Vindman: Trump’s “corrupt scheme” had direct tie-in to Russian invasion of Ukraine
New London ― Retired U.S. Army Lt. Col. Alexander Vindman on Thursday evening told a receptive audience at Connecticut College that the “corrupt scheme” precipitating the first impeachment of then- President Donald Trump had a “direct tie-in” to the invasion of Ukraine.
Touted by the college as a preeminent expert on the ongoing Russia-Ukraine conflict and its impact on the global economy, Vindman took the stage to a standing ovation from the roughly 500 people in attendance.
The decorated officer’s appearance was part of a series bringing national figures to Connecticut College each fall. It was sponsored by the Sound Lab Foundation and Friends of the Connecticut College Library.
Vindman, who gained prominence for bringing attention to Trump’s efforts to get Ukraine President Volodymyr Zelenskyy to investigate Joe Biden and his family, said the plan showed Russian President Vladimir Putin the vulnerabilities in the relationship between the US and Ukraine.
“The president was offering a clear signal that personal interests were to be placed above national security interests,’ he said. “And there was an opportunity to take care of something that Putin has been wanting to solve for a very very long time, which is deal with a Ukraine that was instrumental in the collapse of the Soviet Union.”
He said Ukraine’s vote for independence in 1991 “put the nail in the coffin of the Soviet Union.”
Vindman, who was born in what was then the Ukrainian Soviet Socialist Republic and came to the U.S. as a 3-year-old, is an Iraq War combat veteran and Purple Heart recipient.
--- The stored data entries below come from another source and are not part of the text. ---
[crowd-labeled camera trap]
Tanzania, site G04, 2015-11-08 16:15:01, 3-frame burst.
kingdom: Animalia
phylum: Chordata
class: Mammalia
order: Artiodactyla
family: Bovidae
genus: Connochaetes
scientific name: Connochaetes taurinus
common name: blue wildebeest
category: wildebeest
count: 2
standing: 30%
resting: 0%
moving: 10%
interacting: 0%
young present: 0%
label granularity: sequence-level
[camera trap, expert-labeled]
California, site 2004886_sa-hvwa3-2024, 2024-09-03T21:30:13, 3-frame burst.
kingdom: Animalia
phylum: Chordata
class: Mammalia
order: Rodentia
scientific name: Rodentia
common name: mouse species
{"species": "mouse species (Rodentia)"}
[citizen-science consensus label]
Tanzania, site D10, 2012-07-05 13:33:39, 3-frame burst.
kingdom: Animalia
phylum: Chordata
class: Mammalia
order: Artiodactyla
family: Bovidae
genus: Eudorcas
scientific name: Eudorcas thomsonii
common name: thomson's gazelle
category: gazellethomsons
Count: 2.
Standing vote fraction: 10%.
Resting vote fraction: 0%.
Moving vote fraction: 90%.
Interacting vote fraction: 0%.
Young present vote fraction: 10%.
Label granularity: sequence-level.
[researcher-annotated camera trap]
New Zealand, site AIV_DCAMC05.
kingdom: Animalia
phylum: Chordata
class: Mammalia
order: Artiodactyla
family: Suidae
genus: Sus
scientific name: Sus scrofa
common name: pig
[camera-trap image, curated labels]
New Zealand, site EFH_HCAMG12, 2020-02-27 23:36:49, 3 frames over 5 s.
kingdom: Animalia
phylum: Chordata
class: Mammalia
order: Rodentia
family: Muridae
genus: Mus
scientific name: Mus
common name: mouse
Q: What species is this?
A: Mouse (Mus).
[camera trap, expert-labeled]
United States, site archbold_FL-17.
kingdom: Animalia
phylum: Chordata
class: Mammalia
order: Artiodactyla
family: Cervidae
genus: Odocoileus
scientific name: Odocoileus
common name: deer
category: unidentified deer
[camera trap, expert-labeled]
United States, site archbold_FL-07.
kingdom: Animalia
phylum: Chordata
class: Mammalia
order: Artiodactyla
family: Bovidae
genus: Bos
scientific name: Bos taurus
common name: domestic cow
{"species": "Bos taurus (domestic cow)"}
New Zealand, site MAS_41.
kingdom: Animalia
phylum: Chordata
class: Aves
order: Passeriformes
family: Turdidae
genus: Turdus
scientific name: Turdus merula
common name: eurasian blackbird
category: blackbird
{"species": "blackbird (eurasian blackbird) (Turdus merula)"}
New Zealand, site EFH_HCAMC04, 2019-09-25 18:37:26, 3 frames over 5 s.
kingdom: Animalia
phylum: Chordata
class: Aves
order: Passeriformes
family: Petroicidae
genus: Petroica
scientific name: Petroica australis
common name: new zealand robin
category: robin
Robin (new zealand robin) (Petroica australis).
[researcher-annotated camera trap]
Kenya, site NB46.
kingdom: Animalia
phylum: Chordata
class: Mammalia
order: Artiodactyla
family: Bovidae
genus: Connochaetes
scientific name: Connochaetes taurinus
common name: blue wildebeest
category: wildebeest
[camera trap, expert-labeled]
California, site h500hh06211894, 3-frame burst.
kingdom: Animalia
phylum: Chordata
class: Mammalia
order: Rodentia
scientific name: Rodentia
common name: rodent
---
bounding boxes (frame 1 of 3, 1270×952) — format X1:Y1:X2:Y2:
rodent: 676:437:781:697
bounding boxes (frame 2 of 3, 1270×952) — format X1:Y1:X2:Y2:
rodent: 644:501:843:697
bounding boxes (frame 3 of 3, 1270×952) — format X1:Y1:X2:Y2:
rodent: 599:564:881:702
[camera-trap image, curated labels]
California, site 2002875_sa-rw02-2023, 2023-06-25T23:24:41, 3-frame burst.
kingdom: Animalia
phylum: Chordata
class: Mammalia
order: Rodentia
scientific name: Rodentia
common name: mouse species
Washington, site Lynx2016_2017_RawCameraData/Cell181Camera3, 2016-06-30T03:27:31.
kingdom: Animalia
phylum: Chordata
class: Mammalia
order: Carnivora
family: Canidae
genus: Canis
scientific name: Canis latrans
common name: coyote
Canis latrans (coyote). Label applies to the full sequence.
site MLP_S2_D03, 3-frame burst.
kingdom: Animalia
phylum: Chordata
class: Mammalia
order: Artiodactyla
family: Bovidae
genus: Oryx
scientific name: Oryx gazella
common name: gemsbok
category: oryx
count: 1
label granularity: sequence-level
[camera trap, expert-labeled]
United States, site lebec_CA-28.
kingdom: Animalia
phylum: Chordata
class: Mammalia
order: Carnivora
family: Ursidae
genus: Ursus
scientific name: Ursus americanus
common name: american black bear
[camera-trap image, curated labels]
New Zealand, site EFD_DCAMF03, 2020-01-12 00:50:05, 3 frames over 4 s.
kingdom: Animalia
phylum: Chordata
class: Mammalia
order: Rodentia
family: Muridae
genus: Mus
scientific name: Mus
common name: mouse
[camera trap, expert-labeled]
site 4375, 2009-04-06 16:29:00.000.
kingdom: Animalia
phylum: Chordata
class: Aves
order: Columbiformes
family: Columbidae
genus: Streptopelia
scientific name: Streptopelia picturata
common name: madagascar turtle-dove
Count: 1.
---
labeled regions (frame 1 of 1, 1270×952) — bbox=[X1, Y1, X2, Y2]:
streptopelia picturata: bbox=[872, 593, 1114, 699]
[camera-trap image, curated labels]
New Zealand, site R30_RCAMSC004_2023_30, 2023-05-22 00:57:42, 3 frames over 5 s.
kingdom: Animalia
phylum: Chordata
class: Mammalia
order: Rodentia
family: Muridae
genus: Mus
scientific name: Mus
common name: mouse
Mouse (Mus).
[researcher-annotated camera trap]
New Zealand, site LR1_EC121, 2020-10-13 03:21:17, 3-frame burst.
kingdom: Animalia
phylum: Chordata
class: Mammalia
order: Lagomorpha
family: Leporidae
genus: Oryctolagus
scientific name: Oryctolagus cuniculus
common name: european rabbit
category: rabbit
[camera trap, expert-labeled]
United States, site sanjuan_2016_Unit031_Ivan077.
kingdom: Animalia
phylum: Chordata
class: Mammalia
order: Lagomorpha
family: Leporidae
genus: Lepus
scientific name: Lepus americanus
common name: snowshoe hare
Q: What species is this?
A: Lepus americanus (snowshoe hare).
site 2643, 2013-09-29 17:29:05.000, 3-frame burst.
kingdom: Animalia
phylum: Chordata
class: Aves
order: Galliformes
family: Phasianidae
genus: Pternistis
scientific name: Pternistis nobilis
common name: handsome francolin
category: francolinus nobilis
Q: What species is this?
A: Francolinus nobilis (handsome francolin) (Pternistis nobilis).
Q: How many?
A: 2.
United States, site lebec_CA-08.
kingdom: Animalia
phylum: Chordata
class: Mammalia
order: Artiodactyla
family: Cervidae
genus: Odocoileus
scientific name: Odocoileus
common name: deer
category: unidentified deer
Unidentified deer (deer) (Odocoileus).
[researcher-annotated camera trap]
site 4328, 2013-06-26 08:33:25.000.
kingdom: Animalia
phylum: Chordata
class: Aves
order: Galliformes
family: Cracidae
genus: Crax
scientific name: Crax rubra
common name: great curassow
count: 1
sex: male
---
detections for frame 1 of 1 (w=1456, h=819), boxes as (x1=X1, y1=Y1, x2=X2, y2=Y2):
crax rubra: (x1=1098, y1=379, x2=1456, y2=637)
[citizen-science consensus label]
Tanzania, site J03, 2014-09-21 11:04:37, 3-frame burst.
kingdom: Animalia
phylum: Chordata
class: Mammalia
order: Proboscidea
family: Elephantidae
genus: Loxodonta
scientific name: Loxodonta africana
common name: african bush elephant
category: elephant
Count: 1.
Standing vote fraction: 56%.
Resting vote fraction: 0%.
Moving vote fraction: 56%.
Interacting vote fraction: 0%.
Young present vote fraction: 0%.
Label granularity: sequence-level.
He served in the U.S. embassies in Kyiv and Moscow before accepting an assignment in 2018 with the National Security Council.
Vindman walked into international spotlight the following year amid the allegations Trump was trying to influence Zelenskyy. He testified at Trump’s first impeachment inquiry that he was concerned by Trump’s July 25, 2019 phone call with Zelenskyy and reported his concerns to the NSC’s legal counsel, saying he “did not think it was proper to demand that a foreign government investigate a U.S. citizen.”
Trump ousted Vindman in February 2020, and Vindman retired from the Army that July with 21 years of military service.
The retired lieutenant colonel in February filed a federal lawsuit against Donald Trump Jr., Rudy Giuliani and two former White House staff members for allegedly intimidating and retaliating against him for testifying in the first impeachment of Trump.
Vindman said Biden’s administration has also made mistakes in its messaging to Russia. He said Biden’s public announcement that there would not be any American boots on the ground in Ukraine further emboldened a president who’d been enabled for more than two decades by global inaction.
“To Putin, it was a green light,” he said.
Vindman suggested Biden should have employed “strategic ambiguity” instead. Just because a principal is right doesn’t mean it needs to be stated, he said; it’s better to leave the opponent wondering what the plan is.
Asked during a question-and-answer session if he has any plans to run for elected office, Vindman was strategically ambiguous.
He is now a senior advisor for VoteVets, a Ph.D. student and fellow at the Johns Hopkins School of Advanced International Studies, and a board member of the nonprofit Renew Democracy Initiative.